Adhesions in the hinge joints of the vertebrae, called the facet joints, may be one reason for back pain.

Adhesions, or joints being improperly stuck together, can be caused by reduced mobility from injury or inactivity. Chiropractic spinal manipulation theoretically separates the facet joints and increases the space between them, breaking adhesions and restoring motion. One of the most common spinal adjustments performed by chiropractors - the side-posture adjustment - involves positioning a patient on his or her side, then rotating the upper body using the shoulder and hip as levers. From here, an adjustment is made with a slight twisting of the spine.

In a study in the journal Spine, 64 men and women ages 22-30 without back pain were divided into four groups for varying treatment interventions, involving placing patients in side-posture position only (without performing an adjustment), providing actual side-posture spinal adjusting, or leaving patients in a neutral position. MRI scans were taken before and after interventions, in side-posture position or with people lying on their backs, and compared for each individual.

People given side-posture adjustments followed by MRI in side-posture position showed the greatest separation in the facet joints.
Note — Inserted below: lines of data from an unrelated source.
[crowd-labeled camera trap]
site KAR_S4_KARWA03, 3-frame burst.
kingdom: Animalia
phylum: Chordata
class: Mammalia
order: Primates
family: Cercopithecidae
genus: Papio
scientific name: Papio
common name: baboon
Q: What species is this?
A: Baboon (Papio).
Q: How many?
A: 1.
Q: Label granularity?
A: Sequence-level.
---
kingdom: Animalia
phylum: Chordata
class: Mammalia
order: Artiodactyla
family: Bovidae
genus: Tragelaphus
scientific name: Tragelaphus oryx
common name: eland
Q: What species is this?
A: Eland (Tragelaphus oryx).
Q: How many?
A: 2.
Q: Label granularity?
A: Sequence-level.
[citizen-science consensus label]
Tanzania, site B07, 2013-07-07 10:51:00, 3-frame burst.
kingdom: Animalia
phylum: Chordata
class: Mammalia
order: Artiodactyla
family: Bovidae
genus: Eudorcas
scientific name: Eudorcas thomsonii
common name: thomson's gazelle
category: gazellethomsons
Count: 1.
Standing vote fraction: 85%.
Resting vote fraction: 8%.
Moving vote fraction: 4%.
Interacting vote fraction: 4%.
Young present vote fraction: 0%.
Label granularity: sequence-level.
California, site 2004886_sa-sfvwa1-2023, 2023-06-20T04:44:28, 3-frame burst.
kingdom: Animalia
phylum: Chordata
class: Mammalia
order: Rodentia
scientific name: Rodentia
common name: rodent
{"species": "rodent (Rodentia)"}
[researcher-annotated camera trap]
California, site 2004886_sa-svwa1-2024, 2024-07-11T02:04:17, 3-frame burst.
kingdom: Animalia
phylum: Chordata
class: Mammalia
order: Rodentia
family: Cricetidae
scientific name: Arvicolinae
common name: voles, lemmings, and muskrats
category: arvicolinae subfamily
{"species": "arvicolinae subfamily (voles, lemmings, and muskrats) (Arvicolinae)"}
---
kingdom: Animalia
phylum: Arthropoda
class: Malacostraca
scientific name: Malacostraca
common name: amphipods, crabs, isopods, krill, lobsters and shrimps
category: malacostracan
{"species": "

Those in side-posture position alone, without adjustments, showed the second-greatest separation before and during MRI. Side-posture adjusting clearly created greater separation than no adjustments. The average difference in separation between neutral group subjects' facet joints and the group receiving side-posture adjustments was only a few millimeters, but the authors called this amount "not only significant," but also "clinically relevant."


Cramer GD, Gregerson DM, et al. The effects of side-posture positioning and spinal adjusting on the lumbar Z joints: A randomized controlled trial with sixty-four subjects. Spine 2002:27(22), pp. 2459-2466.